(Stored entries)
-.-.-

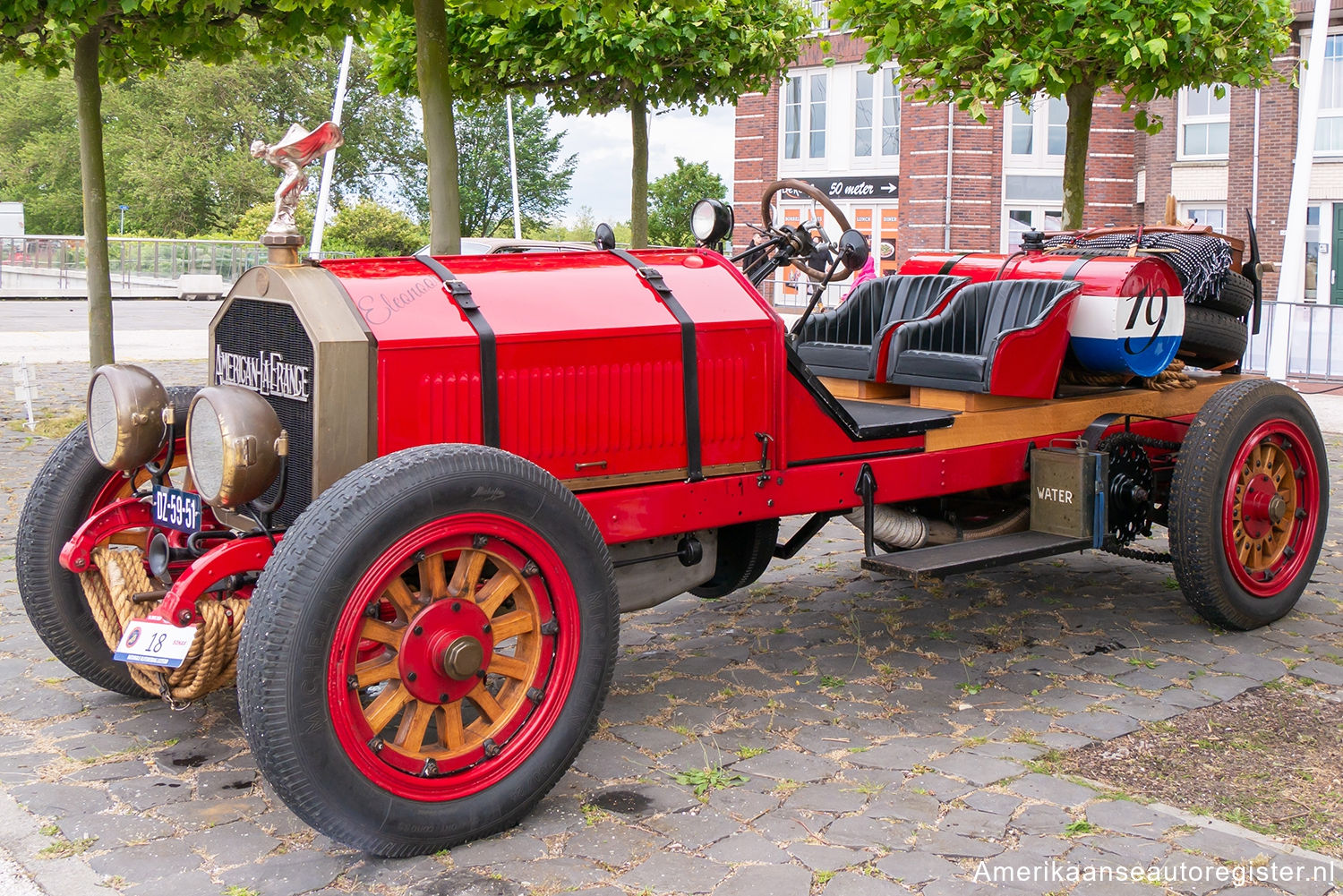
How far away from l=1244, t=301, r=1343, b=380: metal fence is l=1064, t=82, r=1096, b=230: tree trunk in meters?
5.34

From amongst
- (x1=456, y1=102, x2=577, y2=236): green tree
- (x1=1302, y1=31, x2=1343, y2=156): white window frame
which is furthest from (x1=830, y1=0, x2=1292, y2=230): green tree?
(x1=456, y1=102, x2=577, y2=236): green tree

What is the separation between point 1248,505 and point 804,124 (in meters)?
27.6

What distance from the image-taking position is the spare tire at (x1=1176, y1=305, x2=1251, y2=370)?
5.61 meters

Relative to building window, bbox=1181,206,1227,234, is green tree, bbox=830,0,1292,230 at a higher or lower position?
higher

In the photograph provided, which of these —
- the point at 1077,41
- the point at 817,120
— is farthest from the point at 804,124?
the point at 1077,41

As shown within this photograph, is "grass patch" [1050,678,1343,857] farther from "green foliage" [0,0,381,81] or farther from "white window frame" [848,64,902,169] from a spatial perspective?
"white window frame" [848,64,902,169]

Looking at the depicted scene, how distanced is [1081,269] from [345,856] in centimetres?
362

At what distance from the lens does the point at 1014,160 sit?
28.8 metres

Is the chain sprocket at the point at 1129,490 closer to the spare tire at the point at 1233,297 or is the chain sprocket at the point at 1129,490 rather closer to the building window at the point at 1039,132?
the spare tire at the point at 1233,297

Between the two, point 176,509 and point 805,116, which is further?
point 805,116

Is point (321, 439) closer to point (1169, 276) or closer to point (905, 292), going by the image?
point (905, 292)

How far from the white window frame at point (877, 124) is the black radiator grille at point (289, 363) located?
27.6m

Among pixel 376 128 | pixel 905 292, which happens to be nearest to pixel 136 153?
pixel 376 128

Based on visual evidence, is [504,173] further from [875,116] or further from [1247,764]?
[1247,764]
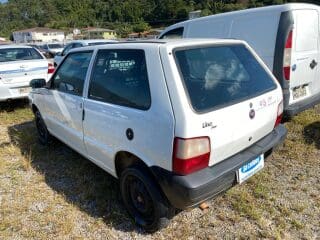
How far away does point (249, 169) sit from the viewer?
2721 millimetres

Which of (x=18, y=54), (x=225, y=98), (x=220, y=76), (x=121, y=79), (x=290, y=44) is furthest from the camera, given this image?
(x=18, y=54)

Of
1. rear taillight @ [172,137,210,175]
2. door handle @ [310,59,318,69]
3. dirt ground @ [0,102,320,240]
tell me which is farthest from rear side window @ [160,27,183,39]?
rear taillight @ [172,137,210,175]

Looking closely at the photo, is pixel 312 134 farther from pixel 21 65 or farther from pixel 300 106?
pixel 21 65

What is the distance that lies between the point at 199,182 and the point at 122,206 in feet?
4.05

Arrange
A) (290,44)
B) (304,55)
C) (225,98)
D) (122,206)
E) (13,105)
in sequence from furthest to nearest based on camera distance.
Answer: (13,105)
(304,55)
(290,44)
(122,206)
(225,98)

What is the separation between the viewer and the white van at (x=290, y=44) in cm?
425

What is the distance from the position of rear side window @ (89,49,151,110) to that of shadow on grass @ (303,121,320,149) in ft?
9.37

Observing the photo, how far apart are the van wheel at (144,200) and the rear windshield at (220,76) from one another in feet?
2.57

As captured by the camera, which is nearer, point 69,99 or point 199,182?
point 199,182

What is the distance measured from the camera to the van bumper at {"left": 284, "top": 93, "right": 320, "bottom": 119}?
13.8 ft

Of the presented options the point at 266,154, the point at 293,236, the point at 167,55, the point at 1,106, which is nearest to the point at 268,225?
the point at 293,236

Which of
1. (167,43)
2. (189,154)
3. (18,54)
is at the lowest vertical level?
(189,154)

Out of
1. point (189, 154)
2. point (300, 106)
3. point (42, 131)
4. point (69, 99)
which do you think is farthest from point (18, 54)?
point (189, 154)

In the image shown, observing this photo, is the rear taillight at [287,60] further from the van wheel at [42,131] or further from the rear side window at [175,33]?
the van wheel at [42,131]
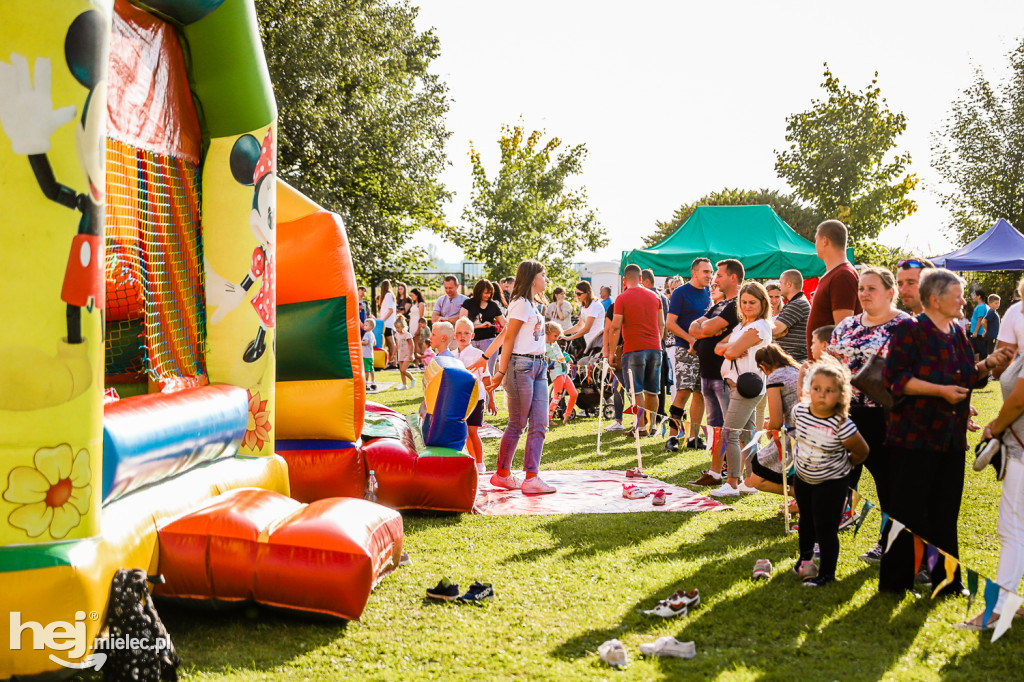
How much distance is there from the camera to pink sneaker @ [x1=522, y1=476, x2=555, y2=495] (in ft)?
22.4

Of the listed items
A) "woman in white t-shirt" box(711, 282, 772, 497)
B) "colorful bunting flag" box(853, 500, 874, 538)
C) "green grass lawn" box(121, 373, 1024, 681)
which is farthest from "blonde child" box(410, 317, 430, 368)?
"colorful bunting flag" box(853, 500, 874, 538)

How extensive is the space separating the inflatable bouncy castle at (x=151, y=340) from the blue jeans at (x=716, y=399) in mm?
3237

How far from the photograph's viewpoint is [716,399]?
736 cm

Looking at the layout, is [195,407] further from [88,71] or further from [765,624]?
[765,624]

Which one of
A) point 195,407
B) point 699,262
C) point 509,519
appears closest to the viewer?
point 195,407

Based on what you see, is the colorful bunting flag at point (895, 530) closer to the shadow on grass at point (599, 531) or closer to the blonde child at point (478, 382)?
the shadow on grass at point (599, 531)

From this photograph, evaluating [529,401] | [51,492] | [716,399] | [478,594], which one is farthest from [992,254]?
[51,492]

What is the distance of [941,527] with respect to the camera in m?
4.32

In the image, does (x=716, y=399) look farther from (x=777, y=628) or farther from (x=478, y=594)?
(x=478, y=594)

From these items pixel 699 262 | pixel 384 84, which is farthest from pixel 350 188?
pixel 699 262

-.-.-

▸ Set task: Reproduce each record above by retyping it exactly; omit all images.

▸ Reply to the task:
How far away from l=1244, t=301, r=1343, b=380: metal fence is l=1064, t=82, r=1096, b=230: tree trunk in meters?
5.34

From amongst
- (x1=456, y1=102, x2=577, y2=236): green tree
- (x1=1302, y1=31, x2=1343, y2=156): white window frame
which is furthest from (x1=830, y1=0, x2=1292, y2=230): green tree?
(x1=456, y1=102, x2=577, y2=236): green tree

What is the separation between point 1248,505 and point 804,124 (in meters)?
27.6

What distance from the image-taking position is the spare tire at (x1=1176, y1=305, x2=1251, y2=370)?
5.61 meters

Relative to building window, bbox=1181,206,1227,234, is green tree, bbox=830,0,1292,230 at a higher or lower position?
higher

In the photograph provided, which of these —
- the point at 1077,41
- the point at 817,120
— is farthest from the point at 804,124?
the point at 1077,41

As shown within this photograph, is "grass patch" [1050,678,1343,857] farther from "green foliage" [0,0,381,81] or farther from "white window frame" [848,64,902,169] from a spatial perspective?
"white window frame" [848,64,902,169]

Looking at the depicted scene, how distanced is [1081,269] from [345,856] in centimetres?
362

At what distance from the lens does the point at 1014,160 sit?
28.8 metres

Is the chain sprocket at the point at 1129,490 closer to the spare tire at the point at 1233,297 or is the chain sprocket at the point at 1129,490 rather closer to the building window at the point at 1039,132?
the spare tire at the point at 1233,297

Between the two, point 176,509 and point 805,116, which is further?
point 805,116

Is point (321, 439) closer to point (1169, 276) or closer to point (905, 292), going by the image?
point (905, 292)

How far from the white window frame at point (877, 124) is the black radiator grille at point (289, 363) located?
27.6m

Among pixel 376 128 | pixel 905 292, which happens to be nearest to pixel 136 153?
pixel 376 128

Based on visual evidence, is [504,173] further from [875,116] or further from [1247,764]?
[1247,764]
How far away does point (249, 169) sit from the viewer?
2721 millimetres

Which of (x=18, y=54), (x=225, y=98), (x=220, y=76), (x=121, y=79), (x=290, y=44) is furthest from the camera, given this image?
(x=18, y=54)

Of
1. rear taillight @ [172,137,210,175]
2. door handle @ [310,59,318,69]
3. dirt ground @ [0,102,320,240]
tell me which is farthest from rear side window @ [160,27,183,39]?
rear taillight @ [172,137,210,175]

Looking closely at the photo, is pixel 312 134 farther from pixel 21 65 or farther from pixel 300 106?
pixel 21 65

What is the distance that lies between the point at 199,182 and the point at 122,206 in feet?
4.05

Arrange
A) (290,44)
B) (304,55)
C) (225,98)
D) (122,206)
E) (13,105)
in sequence from furthest to nearest based on camera distance.
Answer: (13,105)
(304,55)
(290,44)
(122,206)
(225,98)

What is the separation between the viewer and the white van at (x=290, y=44) in cm?
425

What is the distance from the position of rear side window @ (89,49,151,110) to that of shadow on grass @ (303,121,320,149) in ft?
9.37

Observing the photo, how far apart are the van wheel at (144,200) and the rear windshield at (220,76) from one another in feet?
2.57

As captured by the camera, which is nearer, point 69,99 or point 199,182?
point 199,182

What is the distance measured from the camera to the van bumper at {"left": 284, "top": 93, "right": 320, "bottom": 119}?
13.8 ft

Of the presented options the point at 266,154, the point at 293,236, the point at 167,55, the point at 1,106, which is nearest to the point at 268,225?
the point at 293,236

Which of
1. (167,43)
2. (189,154)
3. (18,54)
is at the lowest vertical level?
(189,154)

Out of
1. point (189, 154)
2. point (300, 106)
3. point (42, 131)
4. point (69, 99)
which do you think is farthest from point (18, 54)?
point (189, 154)

In the image shown, observing this photo, is the rear taillight at [287,60] further from the van wheel at [42,131] or further from the rear side window at [175,33]?
the van wheel at [42,131]
How much distance is there from the camera to pink sneaker @ [x1=522, y1=476, x2=555, y2=495] (in ft)?
22.4

Of the listed items
A) "woman in white t-shirt" box(711, 282, 772, 497)
B) "colorful bunting flag" box(853, 500, 874, 538)
C) "green grass lawn" box(121, 373, 1024, 681)
which is farthest from "blonde child" box(410, 317, 430, 368)?
"colorful bunting flag" box(853, 500, 874, 538)

How extensive is the space separating the inflatable bouncy castle at (x=151, y=340) from the blue jeans at (x=716, y=399) in mm?
3237

How far from the photograph's viewpoint is [716,399]?
736 cm

Looking at the layout, is [195,407] further from [88,71] or further from [765,624]?
[765,624]

Which one of
A) point 195,407
B) point 699,262
C) point 509,519
appears closest to the viewer?
point 195,407

Based on what you see, is the colorful bunting flag at point (895, 530) closer to the shadow on grass at point (599, 531) or closer to the blonde child at point (478, 382)?
the shadow on grass at point (599, 531)

From this photograph, evaluating [529,401] | [51,492] | [716,399] | [478,594], which one is farthest from [992,254]?
[51,492]

What is the distance of [941,527] with respect to the camera in m?
4.32

In the image, does (x=716, y=399) look farther from (x=777, y=628) or farther from (x=478, y=594)?
(x=478, y=594)

From these items pixel 699 262 | pixel 384 84, which is farthest from pixel 350 188?
pixel 699 262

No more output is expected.